Denn eine höhere Erwerbsquote bei gleicher Gesamtbeschäftigung führt zu einem höheren Bruttonationaleinkommen (BNE), welches als Mass für den inländischen Wohlstand gilt. Damit steigt auch das Steuersubstrat an. Ein weiterer Aspekt ist der geringere Arbeitswegverkehr, wenn Arbeitsplätze durch inländische Arbeitskräfte anstelle von Zupendlerinnen und Zupendlern besetzt werden.

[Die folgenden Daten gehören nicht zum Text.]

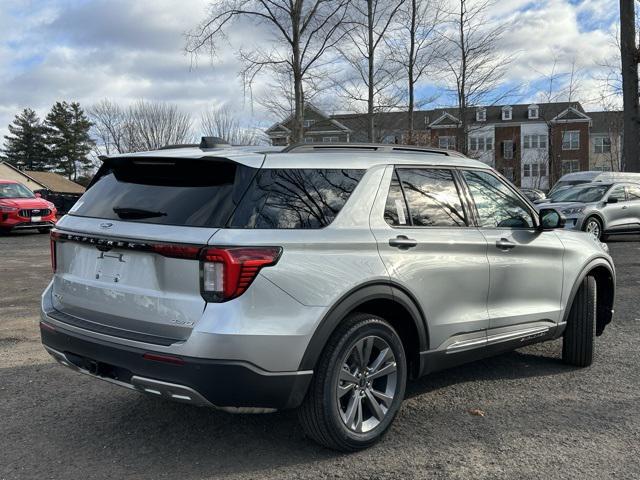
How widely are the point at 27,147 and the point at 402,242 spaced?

Und schliesslich werden die Bildungsinvestitionen der öffentlichen Hand besser genutzt und unterstützen so die wirtschaftliche Entwicklung.
Direkter Vergleich mit der Schweiz überrascht
Die unterschiedlichen Erwerbsverläufe zwischen den Geschlechtern zeigen sich in Liechtenstein ab Alter 30, dies auch unabhängig vom Ausbildungsniveau. Während die Erwerbstätigkeit der Männer auch dann noch ansteigt, knickt die Verlaufskurve bei den Frauen ab und bleibt bis zum Pensionsalter deutlich unter derjenigen der Männer. Frauen steigen entweder aus dem Erwerbsleben aus oder reduzieren ihr Pensum. Zukunft.li hat eine Potenzialschätzung angestellt, nach der rund 600 bis 700 Vollzeitstellen in Liechtenstein besetzt werden könnten, wenn die Frauen in Liechtenstein im gleichen Ausmass erwerbstätig wären wie jene in der Schweiz.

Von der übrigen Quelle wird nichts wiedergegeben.